On Thu, Jul 26, 2012 at 2:26 PM, Jeff Davis <pg...@j-davis.com> wrote:
>> I was originally thinking that we would require users to run pg_upgrade
>> on the standby, where you need to first switch into master mode.
>
> That sounds a little strange to me. If the original master has generated
> WAL that the original standby hasn't seen yet, then this doesn't help
> because the two systems would be diverged, and you'd need a new base
> backup anyway.
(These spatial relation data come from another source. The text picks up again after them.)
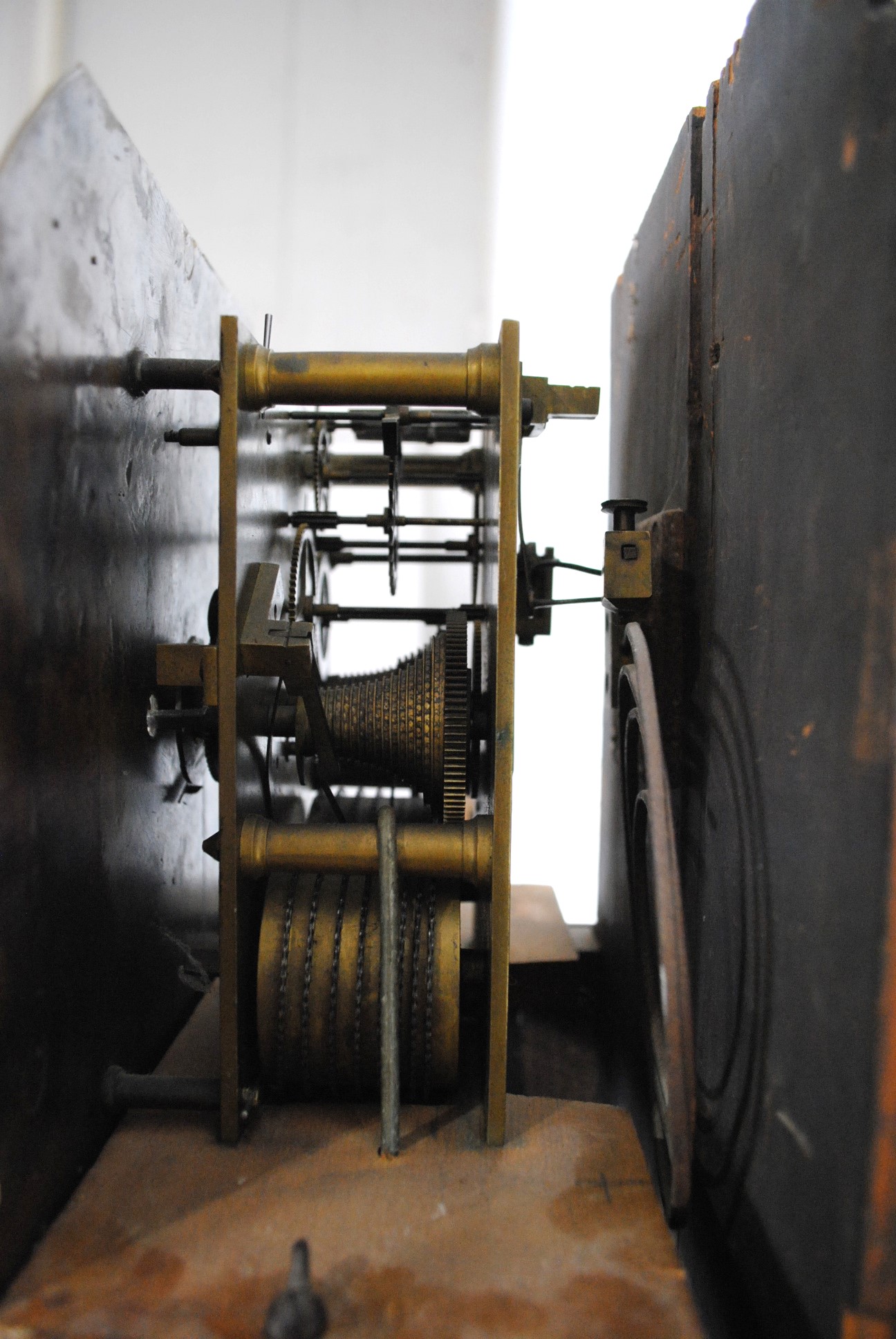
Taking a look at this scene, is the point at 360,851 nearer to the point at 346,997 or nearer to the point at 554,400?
the point at 346,997

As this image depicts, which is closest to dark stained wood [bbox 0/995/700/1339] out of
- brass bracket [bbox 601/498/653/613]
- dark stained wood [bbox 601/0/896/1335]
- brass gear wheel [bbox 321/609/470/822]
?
dark stained wood [bbox 601/0/896/1335]

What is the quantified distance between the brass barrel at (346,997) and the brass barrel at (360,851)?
99 mm

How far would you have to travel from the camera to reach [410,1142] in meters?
1.11

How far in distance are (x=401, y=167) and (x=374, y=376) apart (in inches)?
73.8

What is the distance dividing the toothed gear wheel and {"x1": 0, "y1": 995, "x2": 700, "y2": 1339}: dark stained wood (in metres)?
0.42

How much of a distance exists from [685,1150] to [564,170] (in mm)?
2595

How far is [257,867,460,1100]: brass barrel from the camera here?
3.78 ft

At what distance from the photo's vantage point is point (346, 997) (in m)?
1.16

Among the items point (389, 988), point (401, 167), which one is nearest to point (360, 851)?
point (389, 988)

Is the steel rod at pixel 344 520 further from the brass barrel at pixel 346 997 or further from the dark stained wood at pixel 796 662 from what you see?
the brass barrel at pixel 346 997

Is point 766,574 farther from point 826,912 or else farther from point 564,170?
point 564,170

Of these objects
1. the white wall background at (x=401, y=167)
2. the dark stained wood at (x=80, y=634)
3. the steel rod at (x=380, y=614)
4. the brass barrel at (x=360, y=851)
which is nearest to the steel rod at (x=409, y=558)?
the steel rod at (x=380, y=614)

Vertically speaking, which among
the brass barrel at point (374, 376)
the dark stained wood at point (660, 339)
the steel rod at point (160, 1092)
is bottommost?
the steel rod at point (160, 1092)

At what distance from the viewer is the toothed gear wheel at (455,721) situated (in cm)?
128
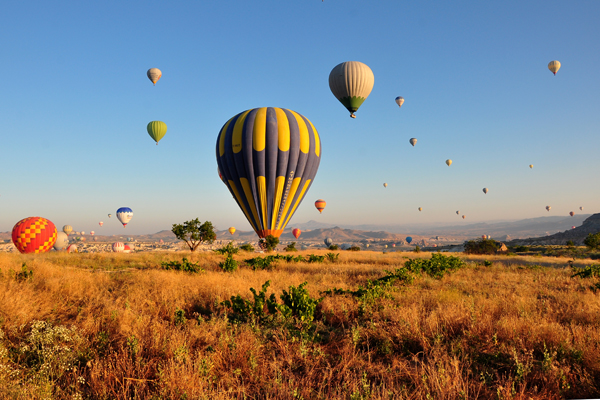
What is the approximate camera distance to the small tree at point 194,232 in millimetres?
31328

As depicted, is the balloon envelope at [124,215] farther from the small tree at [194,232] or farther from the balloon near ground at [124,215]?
the small tree at [194,232]

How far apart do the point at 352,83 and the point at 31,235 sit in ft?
104

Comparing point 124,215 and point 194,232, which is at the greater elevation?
point 124,215

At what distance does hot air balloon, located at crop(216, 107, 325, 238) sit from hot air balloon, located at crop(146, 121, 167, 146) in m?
14.9

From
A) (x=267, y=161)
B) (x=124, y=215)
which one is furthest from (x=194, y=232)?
(x=124, y=215)

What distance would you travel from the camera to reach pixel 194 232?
104ft

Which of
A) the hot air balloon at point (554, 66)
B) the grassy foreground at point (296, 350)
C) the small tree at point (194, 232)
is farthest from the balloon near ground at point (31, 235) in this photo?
the hot air balloon at point (554, 66)

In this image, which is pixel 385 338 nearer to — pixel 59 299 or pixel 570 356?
pixel 570 356

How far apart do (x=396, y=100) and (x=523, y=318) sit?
2116 inches

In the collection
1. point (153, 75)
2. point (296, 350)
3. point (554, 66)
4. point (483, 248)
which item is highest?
point (554, 66)

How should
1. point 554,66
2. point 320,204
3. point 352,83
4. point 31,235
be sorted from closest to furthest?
point 31,235, point 352,83, point 554,66, point 320,204

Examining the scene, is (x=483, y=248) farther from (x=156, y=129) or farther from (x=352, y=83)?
(x=156, y=129)

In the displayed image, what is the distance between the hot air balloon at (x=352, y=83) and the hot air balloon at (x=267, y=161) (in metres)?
4.59

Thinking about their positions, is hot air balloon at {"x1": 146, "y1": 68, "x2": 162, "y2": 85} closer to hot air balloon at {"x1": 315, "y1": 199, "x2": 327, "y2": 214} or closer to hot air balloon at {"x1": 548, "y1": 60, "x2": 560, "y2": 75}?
hot air balloon at {"x1": 315, "y1": 199, "x2": 327, "y2": 214}
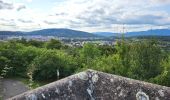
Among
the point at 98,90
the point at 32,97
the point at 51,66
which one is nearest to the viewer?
the point at 32,97

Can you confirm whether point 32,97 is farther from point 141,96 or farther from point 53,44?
point 53,44

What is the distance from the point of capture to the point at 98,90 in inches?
141

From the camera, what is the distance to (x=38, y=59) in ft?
237

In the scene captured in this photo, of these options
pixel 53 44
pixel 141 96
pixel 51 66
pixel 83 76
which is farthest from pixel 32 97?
pixel 53 44

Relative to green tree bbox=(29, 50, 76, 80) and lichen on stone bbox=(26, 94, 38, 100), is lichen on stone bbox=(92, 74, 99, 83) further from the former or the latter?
green tree bbox=(29, 50, 76, 80)

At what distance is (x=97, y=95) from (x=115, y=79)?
23 centimetres

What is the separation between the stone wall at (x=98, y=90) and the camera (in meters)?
3.48

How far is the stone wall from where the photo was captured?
3.48 metres

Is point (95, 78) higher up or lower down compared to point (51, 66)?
higher up

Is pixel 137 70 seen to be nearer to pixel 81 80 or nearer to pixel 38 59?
pixel 81 80

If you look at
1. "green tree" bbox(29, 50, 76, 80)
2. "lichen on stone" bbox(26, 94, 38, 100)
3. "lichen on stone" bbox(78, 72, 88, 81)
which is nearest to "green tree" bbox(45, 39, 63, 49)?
"green tree" bbox(29, 50, 76, 80)

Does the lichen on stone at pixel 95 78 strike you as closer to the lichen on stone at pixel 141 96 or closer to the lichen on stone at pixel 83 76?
the lichen on stone at pixel 83 76

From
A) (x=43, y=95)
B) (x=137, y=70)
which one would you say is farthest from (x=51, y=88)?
(x=137, y=70)

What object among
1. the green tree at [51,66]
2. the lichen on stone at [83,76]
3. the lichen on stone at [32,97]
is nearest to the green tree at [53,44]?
the green tree at [51,66]
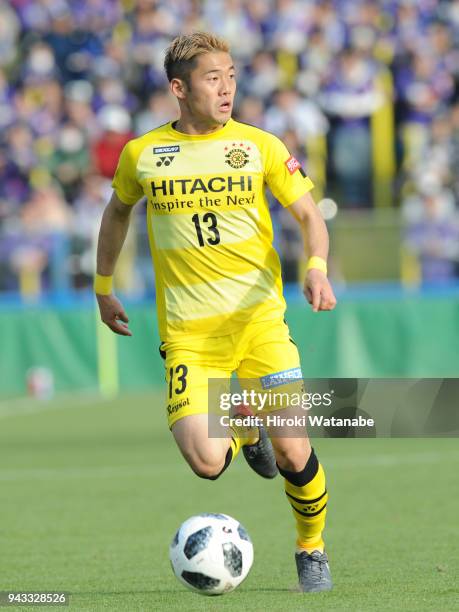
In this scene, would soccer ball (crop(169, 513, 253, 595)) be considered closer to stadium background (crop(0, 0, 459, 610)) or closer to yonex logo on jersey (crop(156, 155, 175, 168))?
yonex logo on jersey (crop(156, 155, 175, 168))

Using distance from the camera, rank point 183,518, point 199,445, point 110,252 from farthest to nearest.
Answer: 1. point 183,518
2. point 110,252
3. point 199,445

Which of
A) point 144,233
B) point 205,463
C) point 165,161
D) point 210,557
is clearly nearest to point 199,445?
point 205,463

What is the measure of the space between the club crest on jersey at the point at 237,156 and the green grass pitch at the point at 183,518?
1.89 meters

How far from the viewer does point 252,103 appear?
59.3 feet

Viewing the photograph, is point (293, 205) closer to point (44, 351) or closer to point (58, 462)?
point (58, 462)

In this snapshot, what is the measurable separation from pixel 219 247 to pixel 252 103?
12.0 metres

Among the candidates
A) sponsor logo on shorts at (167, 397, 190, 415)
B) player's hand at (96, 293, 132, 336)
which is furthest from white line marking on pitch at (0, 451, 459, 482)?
sponsor logo on shorts at (167, 397, 190, 415)

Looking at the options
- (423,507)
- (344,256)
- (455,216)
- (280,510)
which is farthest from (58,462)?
(455,216)

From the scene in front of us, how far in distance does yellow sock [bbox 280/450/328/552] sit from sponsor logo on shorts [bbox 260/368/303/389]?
1.18 feet

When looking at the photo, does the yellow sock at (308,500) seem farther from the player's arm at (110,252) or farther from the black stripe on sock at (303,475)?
the player's arm at (110,252)

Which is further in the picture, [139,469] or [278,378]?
[139,469]

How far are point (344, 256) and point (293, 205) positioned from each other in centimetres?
971

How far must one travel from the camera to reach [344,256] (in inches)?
625

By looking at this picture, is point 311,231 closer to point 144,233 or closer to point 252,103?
point 144,233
And if they have played exactly the same WAL, what does
> this accomplish?

This whole approach of coordinating precise content of a standby
cluster to run pg_upgrade and then resynchronizing with a
also-pg-upgraded primary at a precise WAL position that does not
increment to complete the upgrade does not excite me in the slightest:
I feel like it is really asking for problems.  I think the WAL
position should advance and/or have a timeline change when undergoing
upgrade so that the system can more reliably report bookkeeping error,
and it'd be ideal if WAL was generated that applied those changes.

For example: suppose pg_upgrade emitted full-page-write records in the
format of the new postgres version on an unoccupied timeline.  One can
use PG.next tools to report on the first txid in the pg_upgrade
generated WAL and then use standard point in time recovery features to
halt replay on a PG.previous version, swap to the new timeline, and
then start up PG.next on the new timeline, applying the full page
writes to its catalogs before becoming consistent.